Wednesday, February 28, 2007

Why I won't change your name if it is Big Bird or Free Fellow

By Daniel T. Parker

I'm not going to take sides on the "English names" debate except to throw in a couple of observations as to why I have decided to keep my big western nose out of it, and why I sometimes will decide to put my nose in...

a) My overriding idea is that, as long as I'm teaching in a foreign country, my students' English names are like our user names on email lists; they're just handles and nothing more. If someone picked Shiney Sprout as their Hotmail or Yahoo! name, would I object? No. So I'm not going to correct "Esthur's" spelling or tell "Big Bird" or "Free Fellow" that these are not cool girls' names. I'm too busy trying to figure out why my 11-year-old son has chosen the name "Creeper33" for his email handle...

b) I also get the feeling that adopted names are symptomatic of static and dynamic culture. As foreign teachers, we're not part of our students' native culture, and we're often not part of their age-culture, either. When I was in China, my students phonetically translated my name into a Chinese phrase translated as "Iron Rake Climbs Mountains" and they thought it was cool; they were a little disappointed when I opted for Zhang Shi Zhe, their second choice. One (the afore-mentioned Big Bird) explained that it was, of course, a proper Chinese name, but "Iron Rake Climbs Mountains" just sort of sounded cool.... and the American Indian drops of blood scattered in my veins agreed with her.

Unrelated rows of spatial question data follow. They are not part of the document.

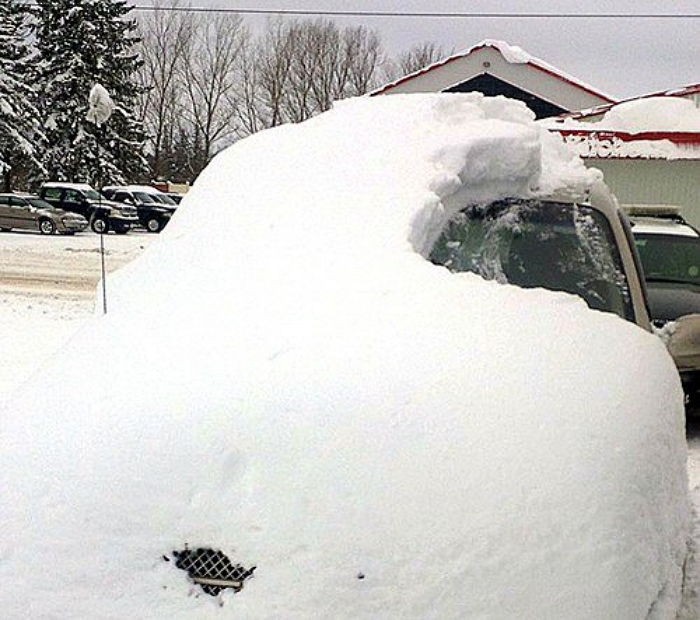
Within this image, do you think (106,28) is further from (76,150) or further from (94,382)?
(94,382)

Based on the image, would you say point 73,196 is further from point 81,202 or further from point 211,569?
point 211,569

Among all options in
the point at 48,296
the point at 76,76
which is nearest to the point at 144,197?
the point at 76,76

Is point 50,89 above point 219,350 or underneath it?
underneath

c) Although I try to remember and use students' real names as quickly and often as possible, nicknames certainly serve their purpose by making a student memorable. Thus, this semester in Korea, I could call Free Fellow and Smile by their names much quicker than I could the Julies and Julias and Joannes and Joys.

d) However, if I find a student who is planning to go to America (which is probably much more likely, at least easier, here in Korea than in PRC) I may suggest a name alignment, as I did when Sopie (pronounced "Soapy") told me she wanted to do graduate work in the States. I simply told her that her name's proper spelling and pronunciation was Sophie or Sophia, and pointed out the image Americans would have in their mind if they were introduced to "Soapy".

But, other than that, I'm determined to stay out of it. But whenever I meet up with a fellow Western English teacher who wants to get involved in their students' English names, I stay out of that, too.